■ **ENTRIES SHOWN**:
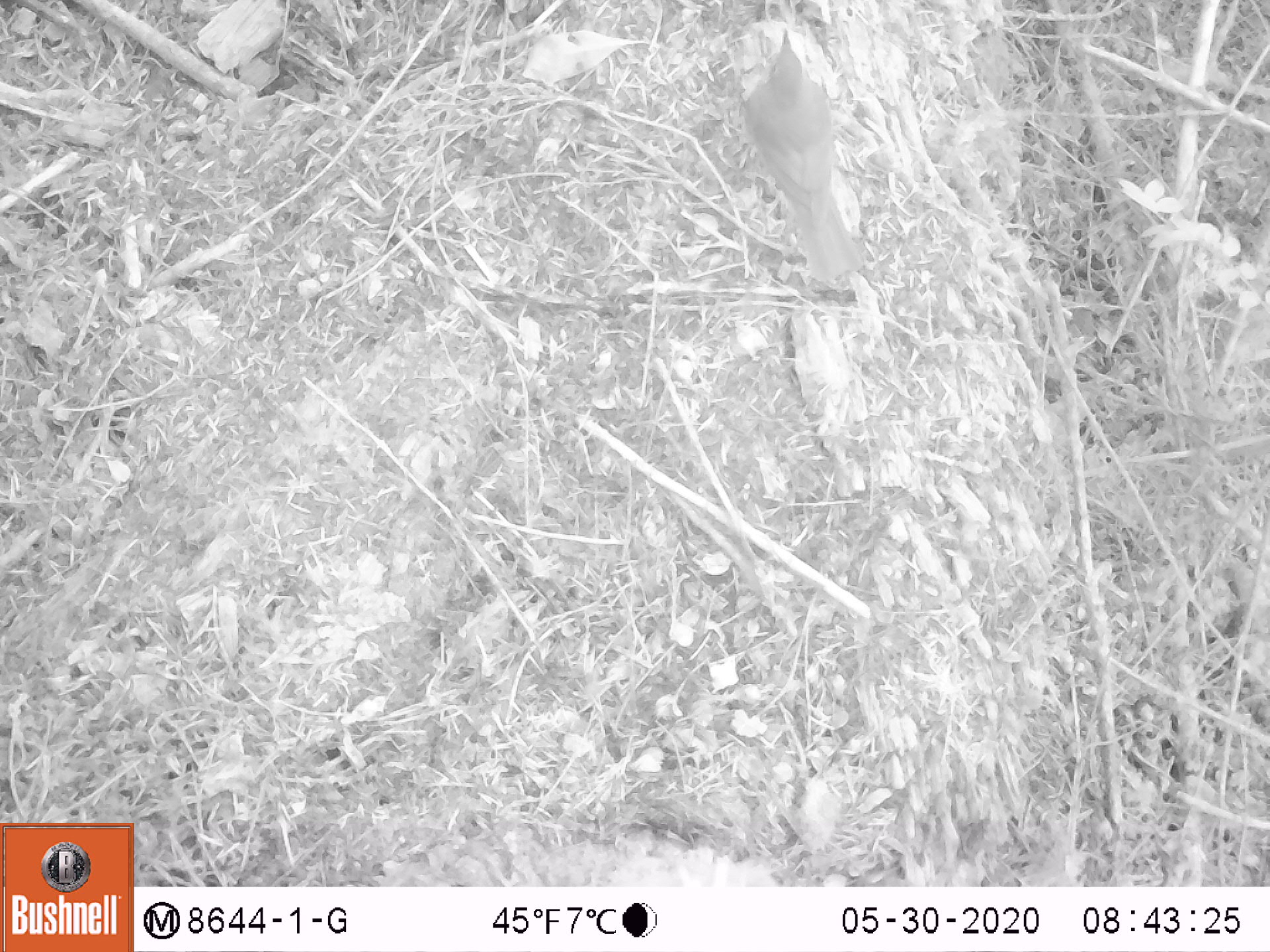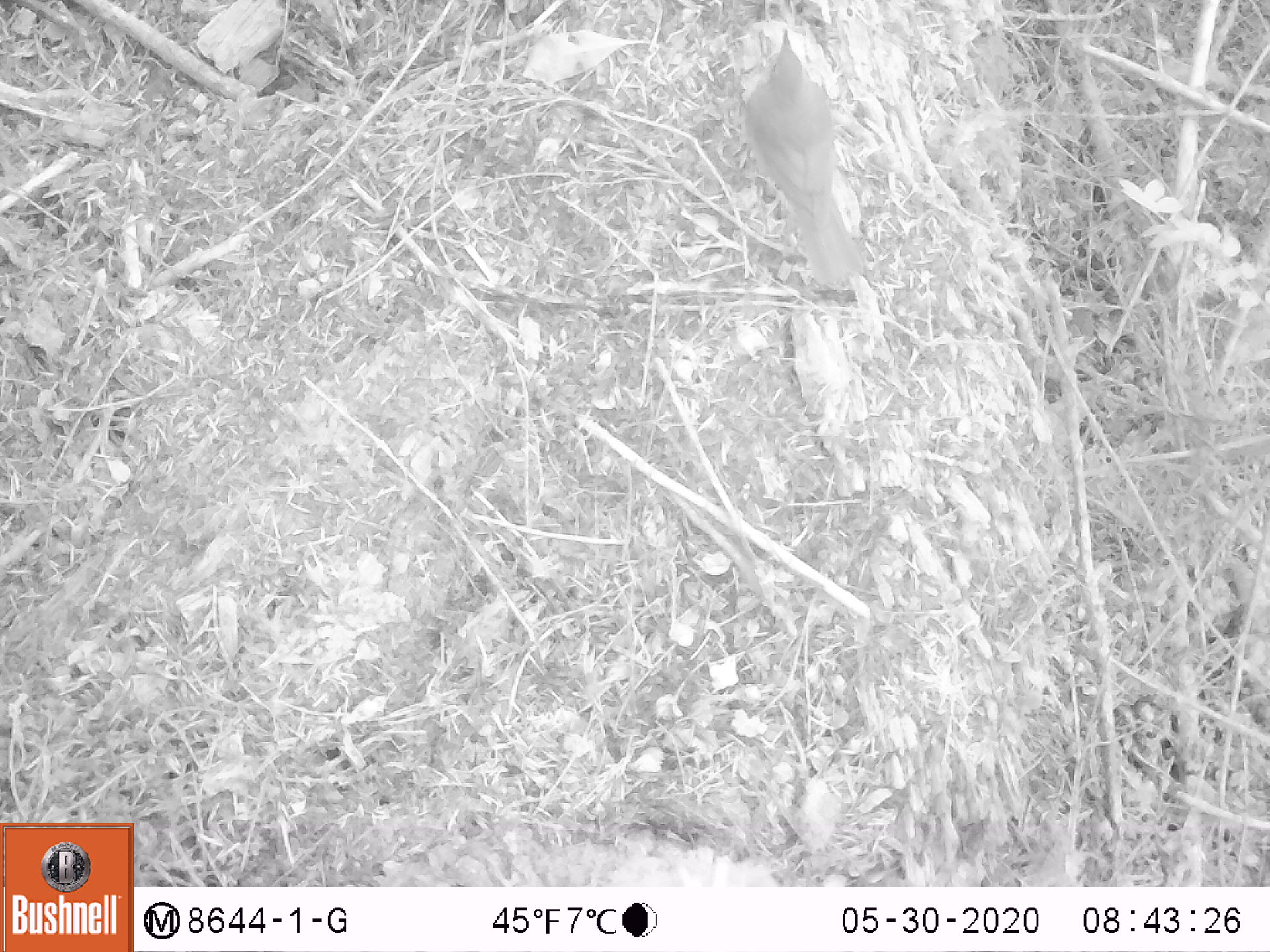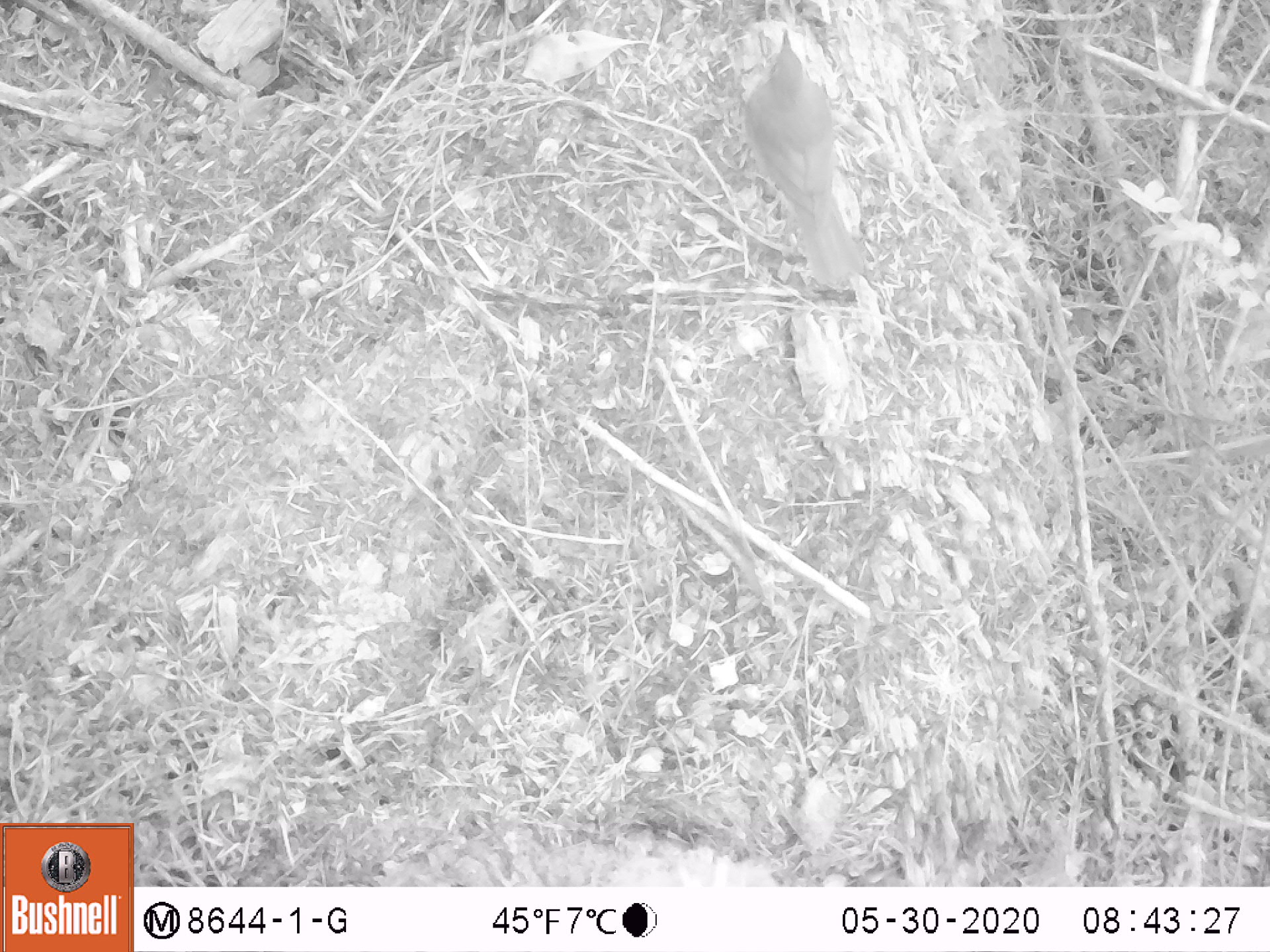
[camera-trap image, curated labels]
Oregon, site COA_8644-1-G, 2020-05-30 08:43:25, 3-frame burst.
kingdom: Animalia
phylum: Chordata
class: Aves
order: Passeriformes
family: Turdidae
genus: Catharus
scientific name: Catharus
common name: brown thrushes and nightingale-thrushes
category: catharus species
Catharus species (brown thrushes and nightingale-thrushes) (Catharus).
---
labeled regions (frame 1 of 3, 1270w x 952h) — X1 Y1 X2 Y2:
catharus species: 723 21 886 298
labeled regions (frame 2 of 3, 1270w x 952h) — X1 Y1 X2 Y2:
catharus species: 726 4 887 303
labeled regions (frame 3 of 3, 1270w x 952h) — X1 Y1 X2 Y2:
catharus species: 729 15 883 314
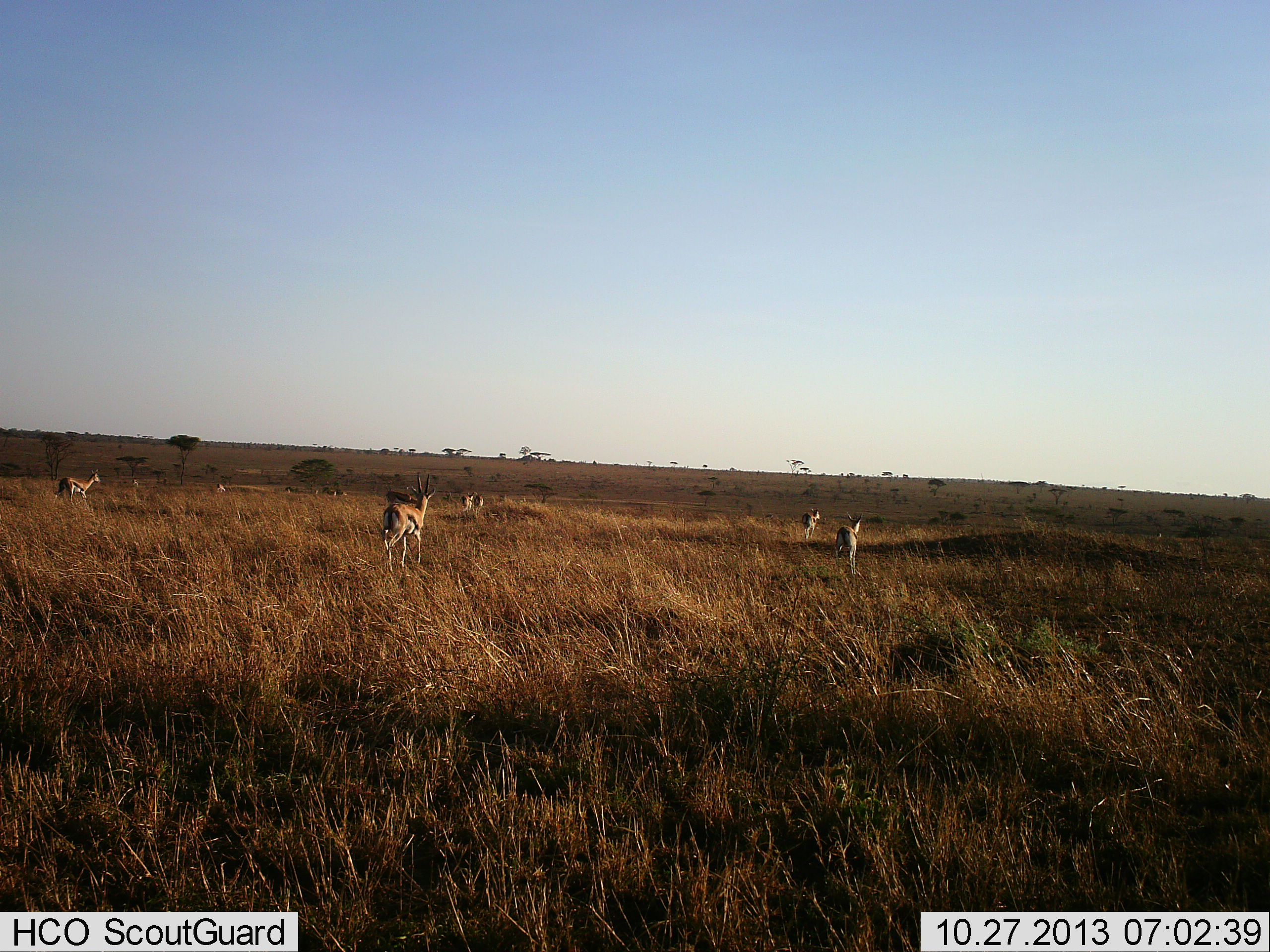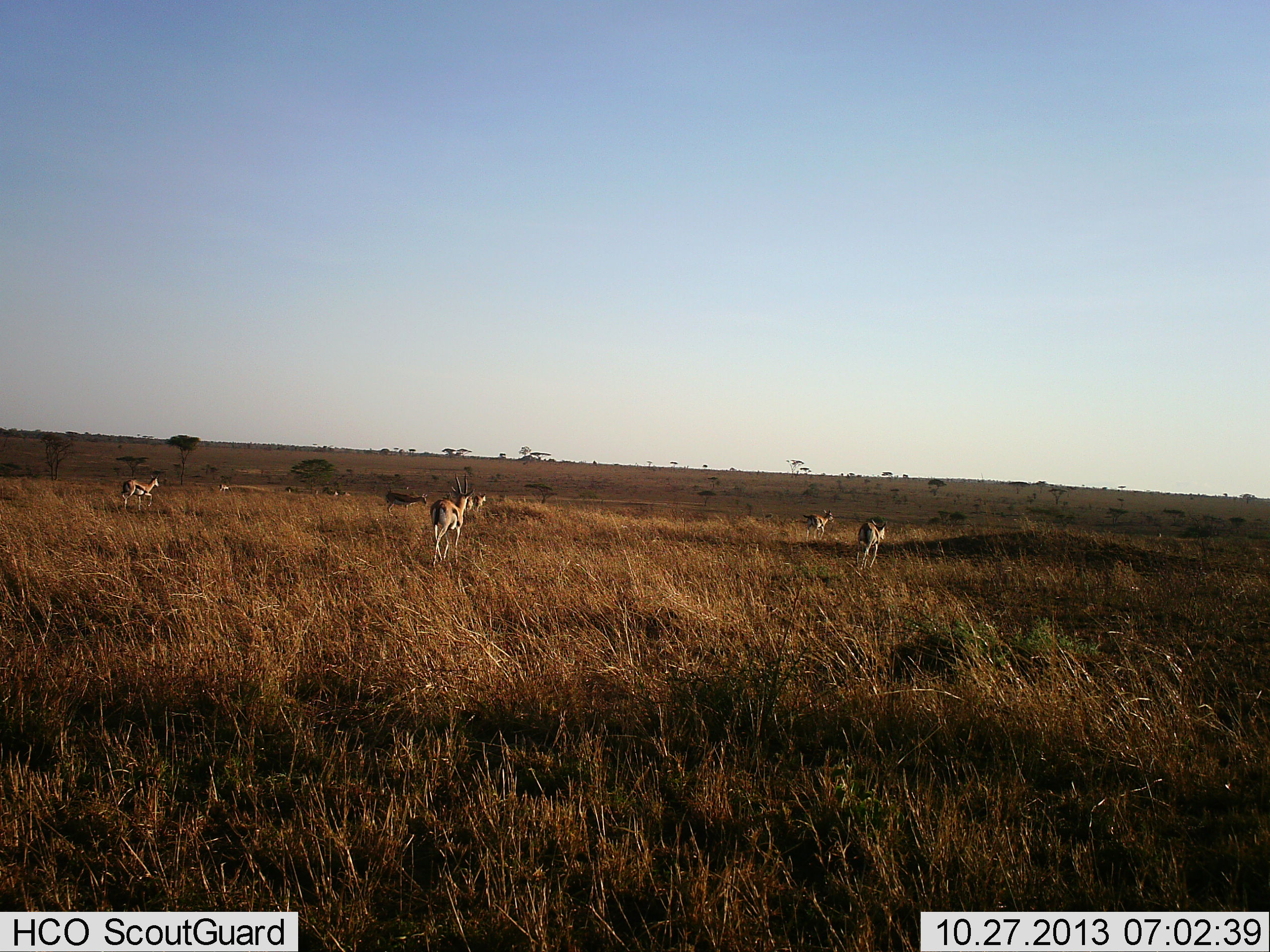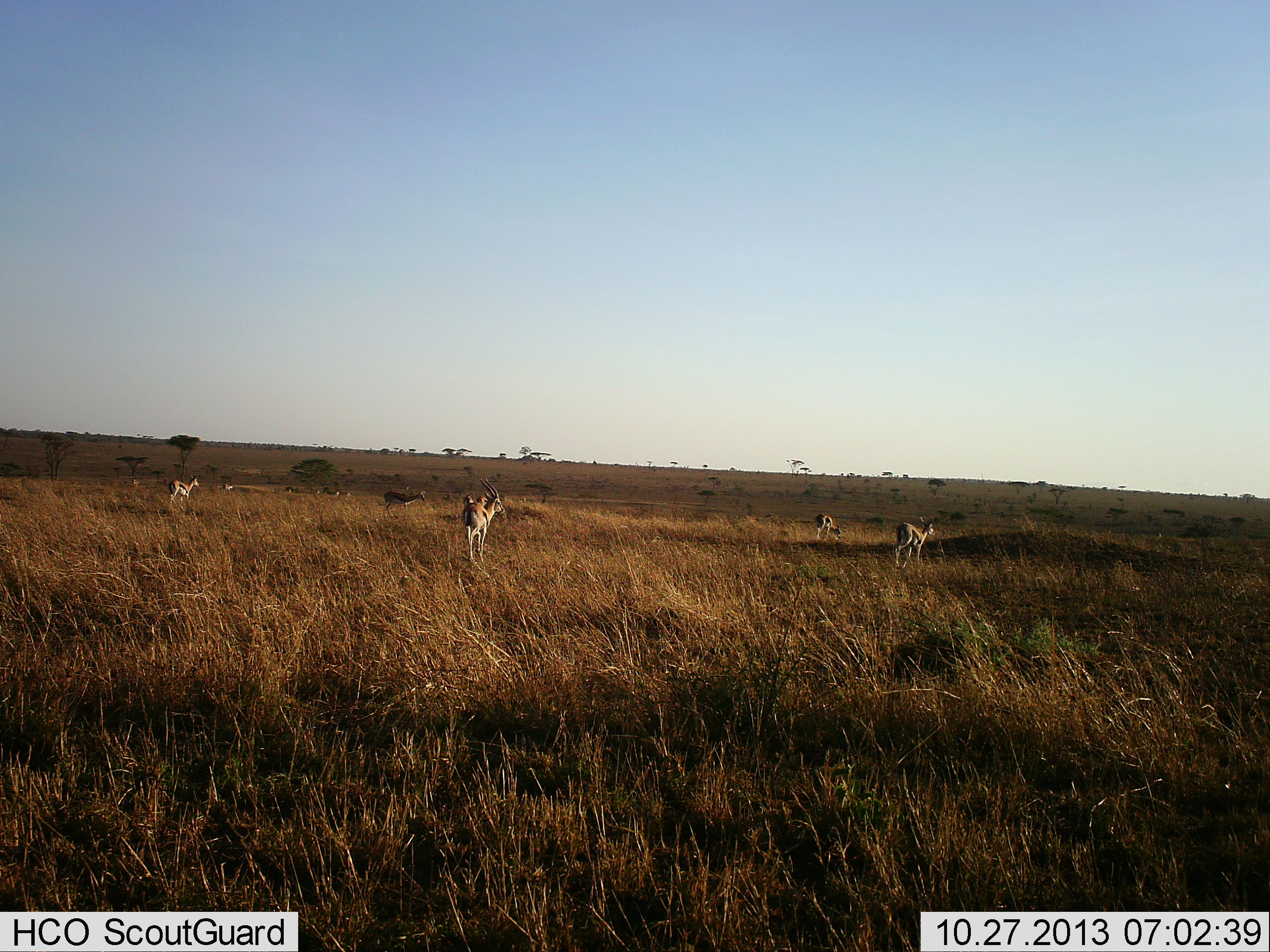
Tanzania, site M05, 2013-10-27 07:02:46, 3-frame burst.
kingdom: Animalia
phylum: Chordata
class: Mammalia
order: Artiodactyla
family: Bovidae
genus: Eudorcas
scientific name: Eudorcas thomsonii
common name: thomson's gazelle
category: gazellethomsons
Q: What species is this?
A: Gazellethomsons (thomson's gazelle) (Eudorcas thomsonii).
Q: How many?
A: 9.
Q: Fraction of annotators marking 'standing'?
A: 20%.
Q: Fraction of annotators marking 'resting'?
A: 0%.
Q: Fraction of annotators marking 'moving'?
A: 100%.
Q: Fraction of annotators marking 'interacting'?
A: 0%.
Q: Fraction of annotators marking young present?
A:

■ **WORK ORDER**:
If a line in the material holds "marking", copy it.

■ **FINAL ANSWER**:
Q: Fraction of annotators marking 'standing'?
Q: Fraction of annotators marking 'resting'?
Q: Fraction of annotators marking 'moving'?
Q: Fraction of annotators marking 'interacting'?
Q: Fraction of annotators marking young present?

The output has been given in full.